##### Data to use #####
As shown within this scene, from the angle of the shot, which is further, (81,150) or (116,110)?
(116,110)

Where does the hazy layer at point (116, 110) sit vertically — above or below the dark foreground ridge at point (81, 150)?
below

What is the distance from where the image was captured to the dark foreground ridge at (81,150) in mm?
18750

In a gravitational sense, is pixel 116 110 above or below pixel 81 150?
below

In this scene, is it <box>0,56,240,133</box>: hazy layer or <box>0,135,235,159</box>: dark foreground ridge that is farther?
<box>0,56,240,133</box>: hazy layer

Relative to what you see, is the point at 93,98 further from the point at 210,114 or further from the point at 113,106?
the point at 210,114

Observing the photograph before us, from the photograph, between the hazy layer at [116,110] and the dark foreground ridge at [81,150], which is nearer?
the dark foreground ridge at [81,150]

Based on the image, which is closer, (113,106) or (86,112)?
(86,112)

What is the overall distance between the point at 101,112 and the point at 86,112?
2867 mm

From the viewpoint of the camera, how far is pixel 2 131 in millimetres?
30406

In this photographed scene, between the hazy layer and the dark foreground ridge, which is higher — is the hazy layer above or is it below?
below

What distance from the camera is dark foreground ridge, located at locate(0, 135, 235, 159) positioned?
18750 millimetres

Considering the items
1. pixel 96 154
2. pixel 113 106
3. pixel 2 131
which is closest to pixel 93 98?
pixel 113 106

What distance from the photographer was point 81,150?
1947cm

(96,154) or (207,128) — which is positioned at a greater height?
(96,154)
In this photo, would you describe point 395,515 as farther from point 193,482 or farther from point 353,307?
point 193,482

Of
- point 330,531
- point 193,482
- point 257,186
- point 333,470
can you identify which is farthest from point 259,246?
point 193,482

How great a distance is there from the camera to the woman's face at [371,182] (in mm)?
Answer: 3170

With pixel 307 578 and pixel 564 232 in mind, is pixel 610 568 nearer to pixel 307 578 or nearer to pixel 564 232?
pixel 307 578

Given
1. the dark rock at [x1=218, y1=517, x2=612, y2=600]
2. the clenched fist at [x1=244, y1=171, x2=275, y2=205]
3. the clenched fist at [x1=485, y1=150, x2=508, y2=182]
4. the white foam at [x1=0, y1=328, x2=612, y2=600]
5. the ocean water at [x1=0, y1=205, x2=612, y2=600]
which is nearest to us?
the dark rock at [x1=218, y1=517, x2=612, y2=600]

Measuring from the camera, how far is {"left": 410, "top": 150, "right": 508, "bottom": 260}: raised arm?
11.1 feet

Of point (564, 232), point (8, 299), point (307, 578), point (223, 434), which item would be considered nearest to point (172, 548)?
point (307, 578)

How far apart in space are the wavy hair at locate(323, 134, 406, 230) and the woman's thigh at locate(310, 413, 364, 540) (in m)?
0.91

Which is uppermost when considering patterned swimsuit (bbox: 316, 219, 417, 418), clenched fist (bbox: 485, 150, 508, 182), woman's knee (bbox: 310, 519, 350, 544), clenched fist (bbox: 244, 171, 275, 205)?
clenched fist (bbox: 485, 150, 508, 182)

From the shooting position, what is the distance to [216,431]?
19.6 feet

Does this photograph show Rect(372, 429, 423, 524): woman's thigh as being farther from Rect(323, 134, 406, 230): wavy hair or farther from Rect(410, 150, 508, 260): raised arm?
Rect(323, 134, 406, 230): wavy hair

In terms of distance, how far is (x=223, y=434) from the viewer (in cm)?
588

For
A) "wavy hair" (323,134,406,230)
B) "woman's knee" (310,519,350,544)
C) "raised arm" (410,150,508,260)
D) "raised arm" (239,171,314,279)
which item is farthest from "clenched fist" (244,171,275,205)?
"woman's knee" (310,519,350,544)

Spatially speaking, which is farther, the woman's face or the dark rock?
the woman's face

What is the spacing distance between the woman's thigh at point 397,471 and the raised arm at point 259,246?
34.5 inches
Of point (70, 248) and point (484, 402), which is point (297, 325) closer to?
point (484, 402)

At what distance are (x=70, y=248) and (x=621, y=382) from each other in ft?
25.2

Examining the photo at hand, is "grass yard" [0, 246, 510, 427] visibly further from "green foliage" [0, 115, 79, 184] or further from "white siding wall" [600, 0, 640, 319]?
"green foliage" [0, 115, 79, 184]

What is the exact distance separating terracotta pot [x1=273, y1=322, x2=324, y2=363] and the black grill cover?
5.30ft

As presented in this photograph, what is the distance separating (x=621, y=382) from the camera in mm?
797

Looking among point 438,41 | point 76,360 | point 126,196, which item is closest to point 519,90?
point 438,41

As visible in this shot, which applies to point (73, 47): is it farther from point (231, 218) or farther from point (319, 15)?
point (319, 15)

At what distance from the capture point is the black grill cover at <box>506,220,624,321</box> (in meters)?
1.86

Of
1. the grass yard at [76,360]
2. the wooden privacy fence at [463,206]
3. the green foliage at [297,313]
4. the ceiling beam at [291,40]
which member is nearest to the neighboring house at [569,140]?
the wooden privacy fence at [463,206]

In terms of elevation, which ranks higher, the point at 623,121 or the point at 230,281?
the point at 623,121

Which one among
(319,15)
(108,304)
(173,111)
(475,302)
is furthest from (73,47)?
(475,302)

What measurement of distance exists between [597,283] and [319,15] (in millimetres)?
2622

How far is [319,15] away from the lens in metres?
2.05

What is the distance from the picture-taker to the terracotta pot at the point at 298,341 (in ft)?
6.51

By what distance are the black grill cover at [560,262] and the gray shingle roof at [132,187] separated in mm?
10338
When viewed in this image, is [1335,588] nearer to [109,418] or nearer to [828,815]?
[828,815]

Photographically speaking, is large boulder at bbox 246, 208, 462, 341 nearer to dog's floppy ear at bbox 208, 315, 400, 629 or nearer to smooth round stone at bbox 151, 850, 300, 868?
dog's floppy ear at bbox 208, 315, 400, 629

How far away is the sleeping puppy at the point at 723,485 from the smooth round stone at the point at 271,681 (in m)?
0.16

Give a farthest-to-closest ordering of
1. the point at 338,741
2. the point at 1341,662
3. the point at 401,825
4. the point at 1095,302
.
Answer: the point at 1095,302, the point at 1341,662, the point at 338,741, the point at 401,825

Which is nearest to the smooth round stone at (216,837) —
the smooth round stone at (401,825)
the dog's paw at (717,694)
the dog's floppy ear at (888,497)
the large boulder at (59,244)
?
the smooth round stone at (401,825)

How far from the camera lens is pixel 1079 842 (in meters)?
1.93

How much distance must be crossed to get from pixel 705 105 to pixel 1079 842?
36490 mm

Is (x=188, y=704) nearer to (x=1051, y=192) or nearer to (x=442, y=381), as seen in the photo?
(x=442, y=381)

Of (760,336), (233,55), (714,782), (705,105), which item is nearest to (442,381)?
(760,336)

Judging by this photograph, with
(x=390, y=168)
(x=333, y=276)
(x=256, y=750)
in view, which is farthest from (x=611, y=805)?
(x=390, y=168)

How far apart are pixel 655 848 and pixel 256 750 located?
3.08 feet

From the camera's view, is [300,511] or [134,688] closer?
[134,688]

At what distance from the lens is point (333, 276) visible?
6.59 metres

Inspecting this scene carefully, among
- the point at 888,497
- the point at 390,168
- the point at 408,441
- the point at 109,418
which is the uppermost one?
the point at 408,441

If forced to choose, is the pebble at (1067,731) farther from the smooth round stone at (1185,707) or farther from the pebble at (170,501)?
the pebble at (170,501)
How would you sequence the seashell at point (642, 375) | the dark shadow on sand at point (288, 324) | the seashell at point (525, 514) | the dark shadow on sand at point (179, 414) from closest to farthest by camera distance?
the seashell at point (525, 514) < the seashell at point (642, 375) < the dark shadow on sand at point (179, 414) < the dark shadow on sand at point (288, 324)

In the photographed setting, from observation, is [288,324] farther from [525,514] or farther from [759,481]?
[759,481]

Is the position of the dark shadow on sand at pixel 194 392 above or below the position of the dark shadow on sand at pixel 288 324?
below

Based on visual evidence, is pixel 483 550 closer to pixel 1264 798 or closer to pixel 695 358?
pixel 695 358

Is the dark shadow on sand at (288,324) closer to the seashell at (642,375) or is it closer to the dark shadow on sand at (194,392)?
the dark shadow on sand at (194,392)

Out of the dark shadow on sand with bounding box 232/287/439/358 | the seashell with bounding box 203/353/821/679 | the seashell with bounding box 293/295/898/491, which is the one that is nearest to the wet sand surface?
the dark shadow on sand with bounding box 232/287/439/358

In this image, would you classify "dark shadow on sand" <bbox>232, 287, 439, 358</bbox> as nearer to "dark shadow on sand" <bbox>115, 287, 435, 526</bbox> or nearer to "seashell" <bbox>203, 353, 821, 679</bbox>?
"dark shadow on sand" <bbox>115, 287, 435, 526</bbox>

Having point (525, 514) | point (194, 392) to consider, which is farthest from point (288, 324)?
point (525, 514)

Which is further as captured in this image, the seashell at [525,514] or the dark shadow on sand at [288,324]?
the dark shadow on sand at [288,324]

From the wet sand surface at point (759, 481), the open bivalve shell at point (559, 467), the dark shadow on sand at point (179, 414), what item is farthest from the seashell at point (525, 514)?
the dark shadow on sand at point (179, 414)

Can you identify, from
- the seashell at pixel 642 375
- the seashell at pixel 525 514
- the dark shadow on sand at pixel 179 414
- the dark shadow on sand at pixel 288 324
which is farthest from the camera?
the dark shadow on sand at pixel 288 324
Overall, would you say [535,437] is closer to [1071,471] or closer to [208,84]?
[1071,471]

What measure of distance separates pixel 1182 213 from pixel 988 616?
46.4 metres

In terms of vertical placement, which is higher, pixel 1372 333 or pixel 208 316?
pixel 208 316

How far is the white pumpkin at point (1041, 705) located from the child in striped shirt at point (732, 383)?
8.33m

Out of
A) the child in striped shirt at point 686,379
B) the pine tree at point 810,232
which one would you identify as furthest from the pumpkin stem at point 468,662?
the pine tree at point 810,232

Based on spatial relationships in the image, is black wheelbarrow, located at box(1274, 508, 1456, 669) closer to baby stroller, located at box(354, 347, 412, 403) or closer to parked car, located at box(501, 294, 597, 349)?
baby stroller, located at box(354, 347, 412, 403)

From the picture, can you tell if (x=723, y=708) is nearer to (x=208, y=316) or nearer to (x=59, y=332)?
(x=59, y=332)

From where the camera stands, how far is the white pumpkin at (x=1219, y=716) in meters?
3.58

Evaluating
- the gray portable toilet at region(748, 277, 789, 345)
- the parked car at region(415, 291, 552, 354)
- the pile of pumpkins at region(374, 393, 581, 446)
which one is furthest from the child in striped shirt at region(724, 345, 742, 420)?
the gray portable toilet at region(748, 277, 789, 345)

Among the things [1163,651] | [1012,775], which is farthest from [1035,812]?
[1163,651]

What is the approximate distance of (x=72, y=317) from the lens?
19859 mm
#####
Given request: Copy out the entries, word for word, from the line containing "In this image, would" through the line containing "46.4 metres", with both of those lines included.

Worked answer:
In this image, would you classify "dark shadow on sand" <bbox>232, 287, 439, 358</bbox> as nearer to "dark shadow on sand" <bbox>115, 287, 435, 526</bbox> or nearer to "seashell" <bbox>203, 353, 821, 679</bbox>?
"dark shadow on sand" <bbox>115, 287, 435, 526</bbox>

Having point (525, 514) | point (194, 392) to consider, which is farthest from point (288, 324)?
point (525, 514)

Which is further as captured in this image, the seashell at [525,514] or the dark shadow on sand at [288,324]?
the dark shadow on sand at [288,324]

From the wet sand surface at point (759, 481), the open bivalve shell at point (559, 467), the dark shadow on sand at point (179, 414), what item is farthest from the seashell at point (525, 514)?
the dark shadow on sand at point (179, 414)

Can you identify, from
- the seashell at pixel 642 375
- the seashell at pixel 525 514
- the dark shadow on sand at pixel 179 414
- the dark shadow on sand at pixel 288 324
which is farthest from the camera?
the dark shadow on sand at pixel 288 324
Overall, would you say [535,437] is closer to [1071,471] or closer to [208,84]?
[1071,471]

What measure of distance separates pixel 1182 213 from pixel 988 616?
46.4 metres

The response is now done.